Talks and presentations

Single Application Source, Any Hardware System

December 16, 2021

Qualifier Exam Talk, Yale University, Area Exam Talk, New Haven, Connecticut

With growing heterogeneity, programmability without compromising performance is of utmost importance. This was research in investigating avenues to offload work on the underlying hardware - be it CPU or any accelerator - without making any changes to the application source code. i.e. An applcation written traditionally for an accelerator such as GPU in a specific language such as CUDA should be able to execute on a CPU if the data offload costs are not worth offloading an application from CPU to the accelerator without making any changes to the application source code to ease programmability while guaranteeing performance.

CUDA Task Launcher for CPU and GPU

October 07, 2021

Internship Talk, Nvidia Research, Santa Clara, California

This was an end of internship talk. For the summer research, I had investigated paths of enabling executing an unmodified CUDA application as-is on CPU SIMD units as well as on the GPU if the appliction and system demanded it to improve performance. This meant that if kernel offload costs were higher than the computation time then it made no sense to migrate tass to the GPU. However, we managed this in the system software layer transparent to the application developer. We showed performance enhancements of 1.5X compared to an only-CPU execution and 1.3X better to an only-GPU execution of data ceneter workloads.

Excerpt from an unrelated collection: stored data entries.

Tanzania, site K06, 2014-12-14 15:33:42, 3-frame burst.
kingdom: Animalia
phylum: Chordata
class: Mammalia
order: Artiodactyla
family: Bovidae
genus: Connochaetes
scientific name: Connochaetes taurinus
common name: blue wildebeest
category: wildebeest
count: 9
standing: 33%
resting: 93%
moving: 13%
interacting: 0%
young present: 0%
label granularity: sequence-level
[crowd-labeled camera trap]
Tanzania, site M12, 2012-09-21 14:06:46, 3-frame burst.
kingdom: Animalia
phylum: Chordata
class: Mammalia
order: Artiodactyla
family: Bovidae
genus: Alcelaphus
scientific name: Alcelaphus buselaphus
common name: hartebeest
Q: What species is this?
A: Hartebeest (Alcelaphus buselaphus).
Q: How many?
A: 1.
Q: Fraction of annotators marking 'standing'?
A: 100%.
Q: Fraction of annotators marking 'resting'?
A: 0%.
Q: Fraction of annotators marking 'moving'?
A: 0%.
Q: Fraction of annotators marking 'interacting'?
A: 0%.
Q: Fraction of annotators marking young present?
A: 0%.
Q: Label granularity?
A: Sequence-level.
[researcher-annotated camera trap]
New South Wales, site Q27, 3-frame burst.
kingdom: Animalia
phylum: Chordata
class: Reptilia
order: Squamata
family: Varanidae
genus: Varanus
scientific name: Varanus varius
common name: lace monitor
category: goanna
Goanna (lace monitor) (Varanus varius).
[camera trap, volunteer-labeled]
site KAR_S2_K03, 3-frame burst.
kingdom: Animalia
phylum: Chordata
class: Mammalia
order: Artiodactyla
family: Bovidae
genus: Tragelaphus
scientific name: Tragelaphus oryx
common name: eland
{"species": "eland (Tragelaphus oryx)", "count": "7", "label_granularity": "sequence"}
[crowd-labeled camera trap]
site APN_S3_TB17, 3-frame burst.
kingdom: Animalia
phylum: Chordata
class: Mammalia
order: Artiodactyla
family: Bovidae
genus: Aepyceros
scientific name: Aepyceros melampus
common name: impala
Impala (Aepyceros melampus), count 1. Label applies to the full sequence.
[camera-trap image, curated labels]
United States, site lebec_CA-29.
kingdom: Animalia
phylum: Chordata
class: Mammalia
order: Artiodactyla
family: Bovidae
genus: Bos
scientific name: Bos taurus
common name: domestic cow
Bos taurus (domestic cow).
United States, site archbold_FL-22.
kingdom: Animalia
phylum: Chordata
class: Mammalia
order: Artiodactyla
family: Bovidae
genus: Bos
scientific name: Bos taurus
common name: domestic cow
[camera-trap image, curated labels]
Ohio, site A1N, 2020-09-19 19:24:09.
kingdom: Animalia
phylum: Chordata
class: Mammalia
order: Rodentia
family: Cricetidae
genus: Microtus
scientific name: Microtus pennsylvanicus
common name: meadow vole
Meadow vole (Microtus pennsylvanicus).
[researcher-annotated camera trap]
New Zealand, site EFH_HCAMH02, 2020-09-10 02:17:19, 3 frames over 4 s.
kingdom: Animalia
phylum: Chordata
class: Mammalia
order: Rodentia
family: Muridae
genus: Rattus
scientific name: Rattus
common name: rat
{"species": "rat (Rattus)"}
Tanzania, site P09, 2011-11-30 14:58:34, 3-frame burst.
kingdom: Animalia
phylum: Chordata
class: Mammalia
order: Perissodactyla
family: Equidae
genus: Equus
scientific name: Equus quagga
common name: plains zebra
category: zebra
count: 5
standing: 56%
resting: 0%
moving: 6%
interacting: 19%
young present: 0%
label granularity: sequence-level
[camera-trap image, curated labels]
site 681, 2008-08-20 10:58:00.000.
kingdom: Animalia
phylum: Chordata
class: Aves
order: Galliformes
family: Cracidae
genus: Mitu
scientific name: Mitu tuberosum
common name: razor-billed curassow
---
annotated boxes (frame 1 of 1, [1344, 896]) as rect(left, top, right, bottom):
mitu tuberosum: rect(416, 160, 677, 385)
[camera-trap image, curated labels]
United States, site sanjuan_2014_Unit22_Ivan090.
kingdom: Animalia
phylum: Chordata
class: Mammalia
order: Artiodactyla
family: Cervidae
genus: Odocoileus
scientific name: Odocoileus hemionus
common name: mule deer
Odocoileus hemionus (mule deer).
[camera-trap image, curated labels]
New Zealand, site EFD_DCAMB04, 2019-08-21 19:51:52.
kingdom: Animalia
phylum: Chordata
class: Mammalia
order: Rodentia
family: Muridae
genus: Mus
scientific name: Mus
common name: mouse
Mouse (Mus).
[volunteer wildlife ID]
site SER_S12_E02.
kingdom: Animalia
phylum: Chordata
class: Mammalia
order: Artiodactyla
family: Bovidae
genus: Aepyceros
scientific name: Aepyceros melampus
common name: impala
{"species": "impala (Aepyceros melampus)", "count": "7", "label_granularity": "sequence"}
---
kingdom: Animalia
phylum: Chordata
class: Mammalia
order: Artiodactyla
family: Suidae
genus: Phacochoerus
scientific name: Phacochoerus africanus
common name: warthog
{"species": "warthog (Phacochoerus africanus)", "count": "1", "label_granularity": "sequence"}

Opt-Gen : An optimizing self generating optmizer for compilers

June 10, 2015

Undergraduate Thesis Talk, Indian Institute of Technology, Mumbai, University of Pune, Pune, Maharashtra, India

This was the end of thesis talk after the undergraduate research work. The project created an optimizer generated which generated data flow analyses based compiler optimization passes such as “Liveness Analysis”, “Constant Propogation and Folding”, “Available Expression Analysis”, “Anticipable Expression Analysis” and “Live Pointer Analysis” and inserted them in the compiler on the go. The framework also allowed users to provide their own data flow analyses equations and create custom optimization passes.